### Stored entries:
-.-.-

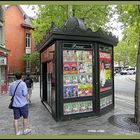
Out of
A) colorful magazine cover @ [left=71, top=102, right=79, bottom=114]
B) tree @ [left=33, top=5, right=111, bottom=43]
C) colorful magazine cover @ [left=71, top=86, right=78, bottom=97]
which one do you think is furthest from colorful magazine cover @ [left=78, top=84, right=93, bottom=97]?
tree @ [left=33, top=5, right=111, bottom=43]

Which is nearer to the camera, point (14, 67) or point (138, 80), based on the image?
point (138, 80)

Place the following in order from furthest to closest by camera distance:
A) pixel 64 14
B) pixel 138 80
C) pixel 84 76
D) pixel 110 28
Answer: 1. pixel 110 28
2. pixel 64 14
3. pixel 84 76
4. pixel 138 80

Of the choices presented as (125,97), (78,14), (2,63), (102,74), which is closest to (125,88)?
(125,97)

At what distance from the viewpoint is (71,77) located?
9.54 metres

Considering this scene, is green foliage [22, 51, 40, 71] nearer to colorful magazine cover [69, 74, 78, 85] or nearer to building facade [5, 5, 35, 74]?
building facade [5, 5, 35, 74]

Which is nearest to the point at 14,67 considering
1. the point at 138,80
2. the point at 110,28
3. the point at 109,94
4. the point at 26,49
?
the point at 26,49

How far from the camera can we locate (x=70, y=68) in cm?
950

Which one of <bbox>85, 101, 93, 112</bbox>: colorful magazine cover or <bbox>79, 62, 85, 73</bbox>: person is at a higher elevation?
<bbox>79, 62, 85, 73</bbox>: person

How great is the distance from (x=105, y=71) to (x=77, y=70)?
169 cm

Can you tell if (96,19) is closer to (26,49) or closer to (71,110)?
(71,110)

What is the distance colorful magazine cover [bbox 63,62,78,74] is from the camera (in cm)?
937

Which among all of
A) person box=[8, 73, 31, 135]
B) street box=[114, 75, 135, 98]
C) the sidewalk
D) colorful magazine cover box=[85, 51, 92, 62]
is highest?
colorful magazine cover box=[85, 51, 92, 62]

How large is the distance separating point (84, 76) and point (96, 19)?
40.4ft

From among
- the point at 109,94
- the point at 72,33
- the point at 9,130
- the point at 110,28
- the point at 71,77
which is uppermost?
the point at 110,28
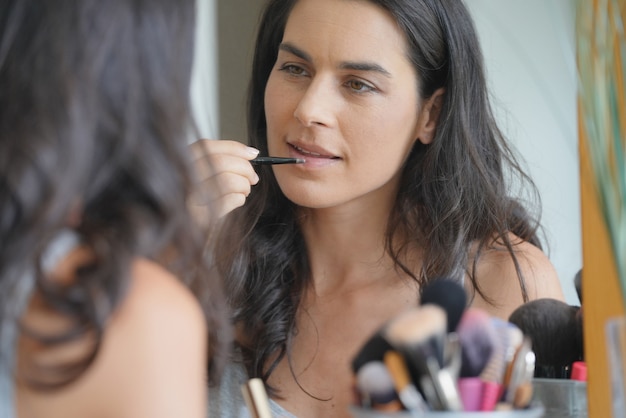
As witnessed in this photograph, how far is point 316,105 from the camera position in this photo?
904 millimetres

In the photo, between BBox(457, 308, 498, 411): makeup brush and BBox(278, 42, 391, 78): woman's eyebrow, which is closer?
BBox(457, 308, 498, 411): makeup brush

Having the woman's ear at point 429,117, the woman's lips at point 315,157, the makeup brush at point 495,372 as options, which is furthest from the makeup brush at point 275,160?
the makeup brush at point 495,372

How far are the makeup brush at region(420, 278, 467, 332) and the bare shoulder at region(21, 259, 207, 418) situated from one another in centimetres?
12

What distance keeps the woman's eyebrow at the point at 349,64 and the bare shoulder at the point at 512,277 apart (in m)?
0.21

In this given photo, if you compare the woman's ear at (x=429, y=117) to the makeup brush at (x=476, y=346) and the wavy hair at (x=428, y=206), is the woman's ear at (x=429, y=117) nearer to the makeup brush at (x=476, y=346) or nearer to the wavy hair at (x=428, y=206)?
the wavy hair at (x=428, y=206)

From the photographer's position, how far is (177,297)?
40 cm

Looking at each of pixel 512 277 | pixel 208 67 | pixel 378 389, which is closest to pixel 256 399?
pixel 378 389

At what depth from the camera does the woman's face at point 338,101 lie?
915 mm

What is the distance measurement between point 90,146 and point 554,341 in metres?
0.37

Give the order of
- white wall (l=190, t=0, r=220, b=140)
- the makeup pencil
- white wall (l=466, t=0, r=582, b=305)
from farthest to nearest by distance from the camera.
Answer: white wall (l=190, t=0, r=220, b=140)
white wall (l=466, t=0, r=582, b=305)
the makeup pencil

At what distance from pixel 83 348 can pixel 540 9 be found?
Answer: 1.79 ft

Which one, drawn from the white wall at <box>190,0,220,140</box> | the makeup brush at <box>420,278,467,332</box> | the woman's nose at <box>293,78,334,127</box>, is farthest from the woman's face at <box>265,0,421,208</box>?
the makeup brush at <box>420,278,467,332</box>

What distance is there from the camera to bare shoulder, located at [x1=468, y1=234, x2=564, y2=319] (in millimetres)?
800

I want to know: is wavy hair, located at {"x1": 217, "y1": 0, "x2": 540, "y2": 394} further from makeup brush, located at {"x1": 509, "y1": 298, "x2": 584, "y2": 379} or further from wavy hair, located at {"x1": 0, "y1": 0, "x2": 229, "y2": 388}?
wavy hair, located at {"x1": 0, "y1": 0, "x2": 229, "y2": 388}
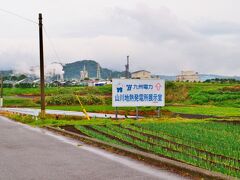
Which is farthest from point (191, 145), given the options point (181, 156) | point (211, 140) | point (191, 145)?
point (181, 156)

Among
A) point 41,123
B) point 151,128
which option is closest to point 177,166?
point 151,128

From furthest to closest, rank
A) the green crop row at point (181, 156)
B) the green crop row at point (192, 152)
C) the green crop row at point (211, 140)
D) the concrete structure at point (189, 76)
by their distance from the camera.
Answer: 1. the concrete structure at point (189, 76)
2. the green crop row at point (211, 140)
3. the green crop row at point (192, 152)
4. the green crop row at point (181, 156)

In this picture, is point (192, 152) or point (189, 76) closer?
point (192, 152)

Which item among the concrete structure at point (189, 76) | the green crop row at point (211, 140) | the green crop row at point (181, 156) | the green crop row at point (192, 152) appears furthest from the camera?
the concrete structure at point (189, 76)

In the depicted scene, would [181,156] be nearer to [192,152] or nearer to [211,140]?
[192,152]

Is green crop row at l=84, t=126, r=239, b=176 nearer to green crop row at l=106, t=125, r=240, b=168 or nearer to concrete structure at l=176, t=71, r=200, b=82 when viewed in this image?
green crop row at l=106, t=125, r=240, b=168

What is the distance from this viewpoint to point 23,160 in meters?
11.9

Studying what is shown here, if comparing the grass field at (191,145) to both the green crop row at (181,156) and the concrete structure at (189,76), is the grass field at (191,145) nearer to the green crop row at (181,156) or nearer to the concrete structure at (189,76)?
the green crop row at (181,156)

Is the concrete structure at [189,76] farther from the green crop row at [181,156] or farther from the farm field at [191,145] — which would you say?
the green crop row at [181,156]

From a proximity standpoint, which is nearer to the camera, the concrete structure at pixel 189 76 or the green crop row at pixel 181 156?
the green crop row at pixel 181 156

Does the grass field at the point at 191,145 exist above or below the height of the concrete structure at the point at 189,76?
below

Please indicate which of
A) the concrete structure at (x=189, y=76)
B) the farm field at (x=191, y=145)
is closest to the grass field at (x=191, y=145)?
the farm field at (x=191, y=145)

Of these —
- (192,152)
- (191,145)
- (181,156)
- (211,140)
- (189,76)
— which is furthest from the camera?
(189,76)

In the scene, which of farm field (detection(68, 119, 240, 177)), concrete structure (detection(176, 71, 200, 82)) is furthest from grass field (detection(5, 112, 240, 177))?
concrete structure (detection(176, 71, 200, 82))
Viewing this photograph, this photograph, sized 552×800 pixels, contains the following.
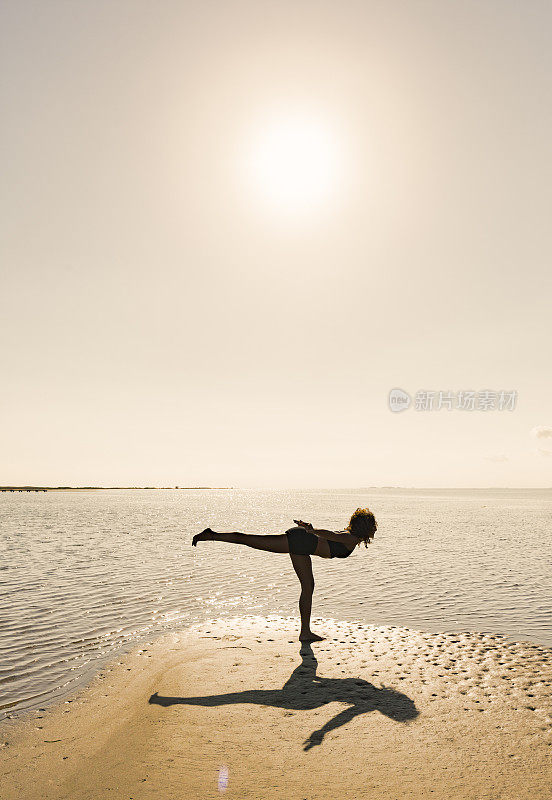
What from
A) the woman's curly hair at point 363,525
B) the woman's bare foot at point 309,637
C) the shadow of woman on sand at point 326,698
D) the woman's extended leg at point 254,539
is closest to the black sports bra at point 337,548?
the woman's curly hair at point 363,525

-.-.-

Write out the records above exactly as they stand, leaving out every picture.

Out of
A) colorful magazine cover @ [left=71, top=102, right=79, bottom=114]
B) tree @ [left=33, top=5, right=111, bottom=43]
C) colorful magazine cover @ [left=71, top=86, right=78, bottom=97]
which one do you think is furthest from colorful magazine cover @ [left=78, top=84, right=93, bottom=97]?
tree @ [left=33, top=5, right=111, bottom=43]

Which is nearer to the camera, point (14, 67) or point (138, 80), based on the image?
point (138, 80)

Place the following in order from furthest to closest by camera distance:
A) pixel 64 14
B) pixel 138 80
C) pixel 84 76
D) pixel 110 28
Answer: 1. pixel 110 28
2. pixel 64 14
3. pixel 84 76
4. pixel 138 80

Of the choices presented as (125,97), (78,14), (2,63), (102,74), which is closest to (125,88)?
(125,97)

At what distance from the viewpoint is (71,77) located?
9.54 metres

Considering this scene, is green foliage [22, 51, 40, 71] nearer to colorful magazine cover [69, 74, 78, 85] or nearer to building facade [5, 5, 35, 74]?
building facade [5, 5, 35, 74]

Which is nearest to the point at 14,67 considering
1. the point at 138,80
2. the point at 110,28
3. the point at 109,94
4. the point at 26,49
?
the point at 26,49

How far from the camera can we locate (x=70, y=68) in cm?
950

Which one of <bbox>85, 101, 93, 112</bbox>: colorful magazine cover or <bbox>79, 62, 85, 73</bbox>: person is at a higher elevation?
<bbox>79, 62, 85, 73</bbox>: person

How great is the distance from (x=105, y=71) to (x=77, y=70)?
169 cm

Can you tell if (96,19) is closer to (26,49) or closer to (71,110)?
(71,110)

What is the distance colorful magazine cover [bbox 63,62,78,74] is from the camera (in cm)?
937

Which among all of
A) person box=[8, 73, 31, 135]
B) street box=[114, 75, 135, 98]
C) the sidewalk
D) colorful magazine cover box=[85, 51, 92, 62]
is highest?
colorful magazine cover box=[85, 51, 92, 62]

How large is the distance separating point (84, 76) and point (96, 19)?
40.4ft

From among
- the point at 109,94
- the point at 72,33
- the point at 9,130
- the point at 110,28
- the point at 71,77
which is uppermost?
the point at 110,28
As witnessed in this photograph, how far is point 316,105 from the camera position in this photo?
904 millimetres

In the photo, between BBox(457, 308, 498, 411): makeup brush and BBox(278, 42, 391, 78): woman's eyebrow, which is closer?
BBox(457, 308, 498, 411): makeup brush

Having the woman's ear at point 429,117, the woman's lips at point 315,157, the makeup brush at point 495,372 as options, which is furthest from the makeup brush at point 275,160?
the makeup brush at point 495,372

How far are the makeup brush at region(420, 278, 467, 332) and the bare shoulder at region(21, 259, 207, 418) situated from one another in centimetres?
12

What distance keeps the woman's eyebrow at the point at 349,64 and the bare shoulder at the point at 512,277 apart (in m)?
0.21

In this given photo, if you compare the woman's ear at (x=429, y=117) to the makeup brush at (x=476, y=346) and the wavy hair at (x=428, y=206), is the woman's ear at (x=429, y=117) nearer to the makeup brush at (x=476, y=346) or nearer to the wavy hair at (x=428, y=206)?
the wavy hair at (x=428, y=206)

From the photographer's position, how far is (177,297)?
40 cm

Looking at each of pixel 512 277 | pixel 208 67 | pixel 378 389, which is closest to pixel 256 399?
pixel 378 389

At what depth from the camera does the woman's face at point 338,101 lie?
915 mm

What is the distance measurement between point 90,146 and point 554,341 in metres?
0.37

Give the order of
- white wall (l=190, t=0, r=220, b=140)
- the makeup pencil
- white wall (l=466, t=0, r=582, b=305)
from farthest to nearest by distance from the camera.
Answer: white wall (l=190, t=0, r=220, b=140)
white wall (l=466, t=0, r=582, b=305)
the makeup pencil

At what distance from pixel 83 348 can pixel 540 9 be found?
Answer: 1.79 ft

Which one, drawn from the white wall at <box>190,0,220,140</box> | the makeup brush at <box>420,278,467,332</box> | the woman's nose at <box>293,78,334,127</box>, is farthest from the woman's face at <box>265,0,421,208</box>?
the makeup brush at <box>420,278,467,332</box>

What distance is there from the camera to bare shoulder, located at [x1=468, y1=234, x2=564, y2=319] (in millimetres)?
800

I want to know: is wavy hair, located at {"x1": 217, "y1": 0, "x2": 540, "y2": 394} further from makeup brush, located at {"x1": 509, "y1": 298, "x2": 584, "y2": 379} or further from wavy hair, located at {"x1": 0, "y1": 0, "x2": 229, "y2": 388}?
wavy hair, located at {"x1": 0, "y1": 0, "x2": 229, "y2": 388}
Which is farthest from point (191, 145), given the options point (181, 156) | point (211, 140) | point (191, 145)?
point (181, 156)

Among
A) point 41,123
B) point 151,128
which option is closest to point 177,166?
point 151,128

From furthest to closest, rank
A) the green crop row at point (181, 156)
B) the green crop row at point (192, 152)
C) the green crop row at point (211, 140)
D) the concrete structure at point (189, 76)
by their distance from the camera.
Answer: 1. the concrete structure at point (189, 76)
2. the green crop row at point (211, 140)
3. the green crop row at point (192, 152)
4. the green crop row at point (181, 156)

In this picture, is point (192, 152) or point (189, 76) closer?
point (192, 152)

Which item among the concrete structure at point (189, 76) | the green crop row at point (211, 140) | the green crop row at point (181, 156) | the green crop row at point (192, 152) appears furthest from the camera?
the concrete structure at point (189, 76)

In the depicted scene, would [181,156] be nearer to [192,152] or nearer to [211,140]?
[192,152]

Is green crop row at l=84, t=126, r=239, b=176 nearer to green crop row at l=106, t=125, r=240, b=168 or nearer to concrete structure at l=176, t=71, r=200, b=82 when viewed in this image?
green crop row at l=106, t=125, r=240, b=168

What is the distance from this viewpoint to point 23,160 in meters?
11.9

Studying what is shown here, if comparing the grass field at (191,145) to both the green crop row at (181,156) and the concrete structure at (189,76), is the grass field at (191,145) nearer to the green crop row at (181,156) or nearer to the concrete structure at (189,76)?
the green crop row at (181,156)

Is the concrete structure at [189,76] farther from the green crop row at [181,156] or farther from the farm field at [191,145] — which would you say?
the green crop row at [181,156]

From a proximity standpoint, which is nearer to the camera, the concrete structure at pixel 189 76 or the green crop row at pixel 181 156?
the green crop row at pixel 181 156

Does the grass field at the point at 191,145 exist above or below the height of the concrete structure at the point at 189,76?
below

Please indicate which of
A) the concrete structure at (x=189, y=76)
B) the farm field at (x=191, y=145)
is closest to the grass field at (x=191, y=145)?
the farm field at (x=191, y=145)

Of these —
- (192,152)
- (191,145)
- (181,156)
- (211,140)
- (189,76)
— which is furthest from the camera?
(189,76)

In the scene, which of farm field (detection(68, 119, 240, 177)), concrete structure (detection(176, 71, 200, 82)) is furthest from grass field (detection(5, 112, 240, 177))?
concrete structure (detection(176, 71, 200, 82))
Viewing this photograph, this photograph, sized 552×800 pixels, contains the following.
What from
A) the woman's curly hair at point 363,525
B) the woman's bare foot at point 309,637
C) the shadow of woman on sand at point 326,698
D) the woman's extended leg at point 254,539
is closest to the black sports bra at point 337,548?
the woman's curly hair at point 363,525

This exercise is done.